> [Stated problem]:
Count the lines in the records below that contain the string "stacked", with case counting. Reply with the number alone.

Dataset excerpt
□ □ □ □

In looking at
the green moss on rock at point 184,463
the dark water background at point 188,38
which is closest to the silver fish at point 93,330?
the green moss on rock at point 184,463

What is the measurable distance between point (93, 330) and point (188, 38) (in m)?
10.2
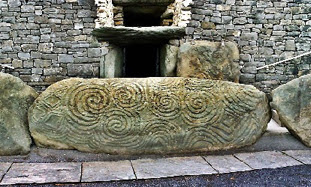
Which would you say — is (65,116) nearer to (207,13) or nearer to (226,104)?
(226,104)

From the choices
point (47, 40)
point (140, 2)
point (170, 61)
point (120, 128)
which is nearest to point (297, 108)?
point (120, 128)

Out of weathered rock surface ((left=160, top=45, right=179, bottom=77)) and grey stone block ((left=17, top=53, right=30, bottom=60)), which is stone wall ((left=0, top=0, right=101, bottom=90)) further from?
weathered rock surface ((left=160, top=45, right=179, bottom=77))

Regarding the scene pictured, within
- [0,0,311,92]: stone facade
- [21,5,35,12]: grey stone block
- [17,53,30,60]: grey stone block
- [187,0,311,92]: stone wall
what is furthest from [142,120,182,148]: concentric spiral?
[21,5,35,12]: grey stone block

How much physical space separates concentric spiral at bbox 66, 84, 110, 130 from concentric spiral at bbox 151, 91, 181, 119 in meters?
0.53

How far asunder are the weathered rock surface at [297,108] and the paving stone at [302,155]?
164 millimetres

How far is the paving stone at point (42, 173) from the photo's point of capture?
243 cm

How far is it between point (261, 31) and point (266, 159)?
4586mm

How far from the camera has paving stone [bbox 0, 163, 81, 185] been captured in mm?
2428

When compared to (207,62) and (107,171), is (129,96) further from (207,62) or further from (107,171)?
(207,62)

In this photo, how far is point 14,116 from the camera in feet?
9.93

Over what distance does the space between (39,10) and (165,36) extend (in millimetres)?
3344

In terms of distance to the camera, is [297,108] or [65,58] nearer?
[297,108]

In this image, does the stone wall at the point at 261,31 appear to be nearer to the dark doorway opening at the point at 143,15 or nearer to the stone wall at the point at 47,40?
the dark doorway opening at the point at 143,15

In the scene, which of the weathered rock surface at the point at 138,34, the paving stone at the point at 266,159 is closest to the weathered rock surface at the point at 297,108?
the paving stone at the point at 266,159
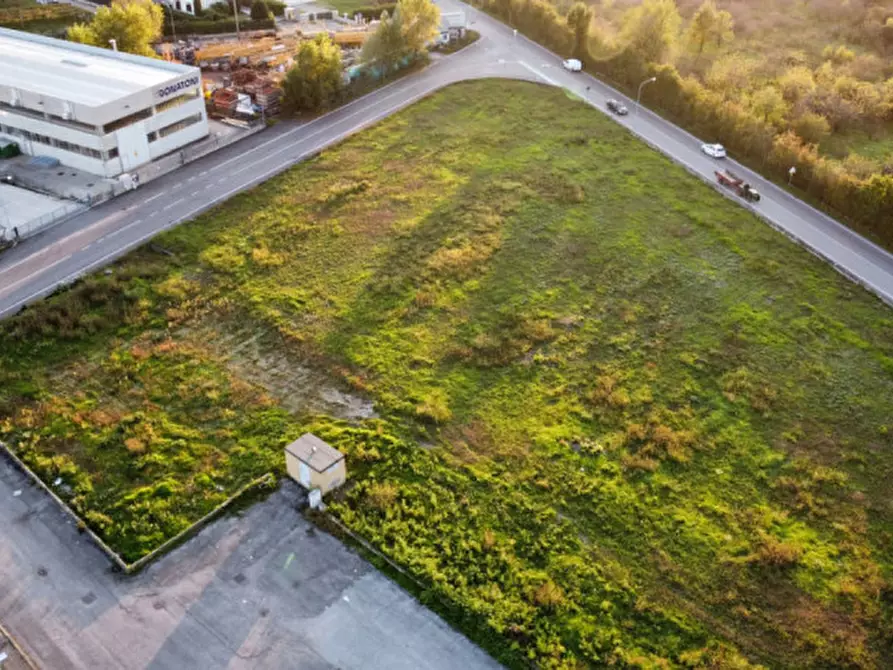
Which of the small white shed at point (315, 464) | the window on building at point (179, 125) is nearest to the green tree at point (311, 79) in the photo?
the window on building at point (179, 125)

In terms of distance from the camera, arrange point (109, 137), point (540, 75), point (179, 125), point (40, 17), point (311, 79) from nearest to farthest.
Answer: point (109, 137), point (179, 125), point (311, 79), point (540, 75), point (40, 17)

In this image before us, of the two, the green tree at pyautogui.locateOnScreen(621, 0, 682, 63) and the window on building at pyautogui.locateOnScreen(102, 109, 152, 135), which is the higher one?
the green tree at pyautogui.locateOnScreen(621, 0, 682, 63)

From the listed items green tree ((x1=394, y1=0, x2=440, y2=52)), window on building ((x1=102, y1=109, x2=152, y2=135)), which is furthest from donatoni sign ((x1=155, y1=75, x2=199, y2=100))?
green tree ((x1=394, y1=0, x2=440, y2=52))

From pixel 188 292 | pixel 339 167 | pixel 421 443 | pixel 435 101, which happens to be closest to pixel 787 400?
pixel 421 443

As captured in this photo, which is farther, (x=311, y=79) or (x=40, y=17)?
(x=40, y=17)

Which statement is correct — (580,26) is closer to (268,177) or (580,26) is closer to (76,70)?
(268,177)

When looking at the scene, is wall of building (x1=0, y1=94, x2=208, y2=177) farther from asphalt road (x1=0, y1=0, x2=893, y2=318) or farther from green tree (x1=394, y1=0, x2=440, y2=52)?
green tree (x1=394, y1=0, x2=440, y2=52)

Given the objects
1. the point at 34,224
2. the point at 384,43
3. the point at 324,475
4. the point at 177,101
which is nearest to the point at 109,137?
the point at 177,101

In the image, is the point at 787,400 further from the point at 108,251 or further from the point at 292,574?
the point at 108,251
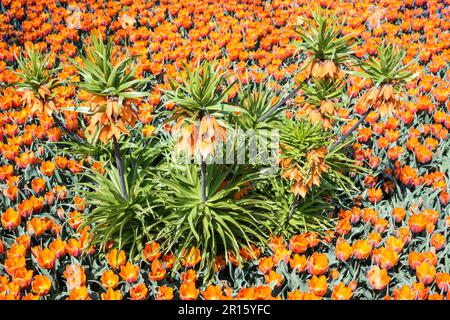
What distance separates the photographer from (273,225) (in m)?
3.78

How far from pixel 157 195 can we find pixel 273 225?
1.03m

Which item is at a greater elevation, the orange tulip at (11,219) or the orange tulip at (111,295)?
the orange tulip at (11,219)

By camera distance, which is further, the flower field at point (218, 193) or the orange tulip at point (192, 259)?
the orange tulip at point (192, 259)

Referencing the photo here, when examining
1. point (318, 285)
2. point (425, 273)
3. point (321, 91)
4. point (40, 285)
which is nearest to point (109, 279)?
point (40, 285)

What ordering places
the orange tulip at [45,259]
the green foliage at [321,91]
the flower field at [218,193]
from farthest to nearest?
the green foliage at [321,91], the orange tulip at [45,259], the flower field at [218,193]

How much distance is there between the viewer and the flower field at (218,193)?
296cm

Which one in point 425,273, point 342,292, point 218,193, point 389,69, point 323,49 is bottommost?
point 342,292

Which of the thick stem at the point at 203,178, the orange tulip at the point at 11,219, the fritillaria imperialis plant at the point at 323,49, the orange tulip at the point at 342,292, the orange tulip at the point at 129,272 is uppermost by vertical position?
the fritillaria imperialis plant at the point at 323,49

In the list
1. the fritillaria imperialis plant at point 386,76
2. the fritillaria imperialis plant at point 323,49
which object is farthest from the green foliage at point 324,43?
the fritillaria imperialis plant at point 386,76

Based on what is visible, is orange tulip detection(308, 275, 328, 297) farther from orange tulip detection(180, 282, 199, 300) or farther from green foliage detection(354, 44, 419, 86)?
green foliage detection(354, 44, 419, 86)

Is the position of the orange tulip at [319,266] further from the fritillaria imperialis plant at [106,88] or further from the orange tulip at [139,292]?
the fritillaria imperialis plant at [106,88]

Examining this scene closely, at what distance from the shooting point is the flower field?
2.96 meters

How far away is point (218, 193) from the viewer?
131 inches

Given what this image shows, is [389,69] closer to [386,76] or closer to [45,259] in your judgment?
[386,76]
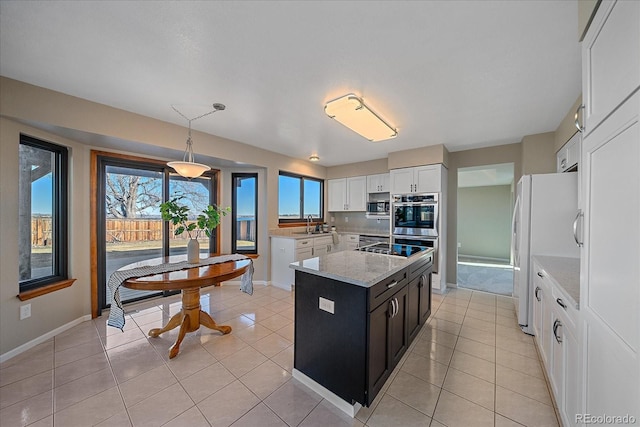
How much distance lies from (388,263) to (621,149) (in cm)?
145

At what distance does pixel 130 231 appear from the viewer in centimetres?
335

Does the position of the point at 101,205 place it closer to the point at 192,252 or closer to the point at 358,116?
the point at 192,252

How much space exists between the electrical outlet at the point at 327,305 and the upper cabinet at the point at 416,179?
3.00 m

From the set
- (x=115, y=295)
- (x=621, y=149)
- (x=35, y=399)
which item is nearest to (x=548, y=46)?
(x=621, y=149)

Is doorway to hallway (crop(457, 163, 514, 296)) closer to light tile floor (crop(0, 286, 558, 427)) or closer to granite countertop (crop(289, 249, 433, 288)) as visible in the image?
light tile floor (crop(0, 286, 558, 427))

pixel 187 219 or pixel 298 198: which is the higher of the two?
pixel 298 198

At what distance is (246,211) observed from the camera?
4438mm

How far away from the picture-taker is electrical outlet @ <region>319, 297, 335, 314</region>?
167cm

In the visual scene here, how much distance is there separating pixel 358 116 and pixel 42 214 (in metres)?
3.58

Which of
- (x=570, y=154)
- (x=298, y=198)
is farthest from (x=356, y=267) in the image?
(x=298, y=198)

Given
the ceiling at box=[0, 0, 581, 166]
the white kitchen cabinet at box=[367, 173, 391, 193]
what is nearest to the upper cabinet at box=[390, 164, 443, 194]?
the white kitchen cabinet at box=[367, 173, 391, 193]

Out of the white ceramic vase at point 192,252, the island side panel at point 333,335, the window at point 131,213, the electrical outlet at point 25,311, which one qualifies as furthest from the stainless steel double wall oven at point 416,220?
the electrical outlet at point 25,311

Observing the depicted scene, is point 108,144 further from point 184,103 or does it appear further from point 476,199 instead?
point 476,199

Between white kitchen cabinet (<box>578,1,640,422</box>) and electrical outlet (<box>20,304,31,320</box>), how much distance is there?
13.5 ft
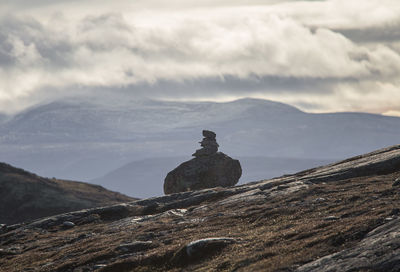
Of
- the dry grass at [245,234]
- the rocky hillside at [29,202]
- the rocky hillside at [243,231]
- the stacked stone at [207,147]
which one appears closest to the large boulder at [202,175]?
the stacked stone at [207,147]

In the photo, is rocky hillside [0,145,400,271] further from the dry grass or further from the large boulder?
the large boulder

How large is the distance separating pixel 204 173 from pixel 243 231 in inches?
2345

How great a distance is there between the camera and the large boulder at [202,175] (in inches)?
4075

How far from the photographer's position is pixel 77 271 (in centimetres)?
4262

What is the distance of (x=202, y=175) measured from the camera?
104 metres

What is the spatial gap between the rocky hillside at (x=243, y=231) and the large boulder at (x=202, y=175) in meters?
24.3

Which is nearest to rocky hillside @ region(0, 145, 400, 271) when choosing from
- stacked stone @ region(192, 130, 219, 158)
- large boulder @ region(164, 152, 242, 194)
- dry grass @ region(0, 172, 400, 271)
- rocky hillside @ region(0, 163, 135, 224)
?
dry grass @ region(0, 172, 400, 271)

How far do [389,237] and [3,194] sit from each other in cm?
17311

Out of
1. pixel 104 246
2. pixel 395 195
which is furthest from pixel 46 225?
pixel 395 195

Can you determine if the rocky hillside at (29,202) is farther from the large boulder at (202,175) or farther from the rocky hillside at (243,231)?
the rocky hillside at (243,231)

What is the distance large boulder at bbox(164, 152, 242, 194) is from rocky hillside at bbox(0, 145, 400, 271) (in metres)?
24.3

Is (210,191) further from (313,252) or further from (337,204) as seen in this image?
(313,252)

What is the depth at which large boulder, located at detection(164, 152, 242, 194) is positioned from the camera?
10350 cm

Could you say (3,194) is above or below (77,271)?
above
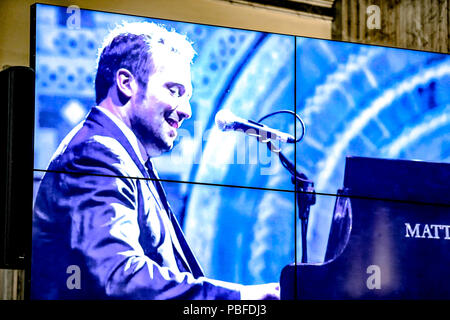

□ □ □ □

> [Result below]:
3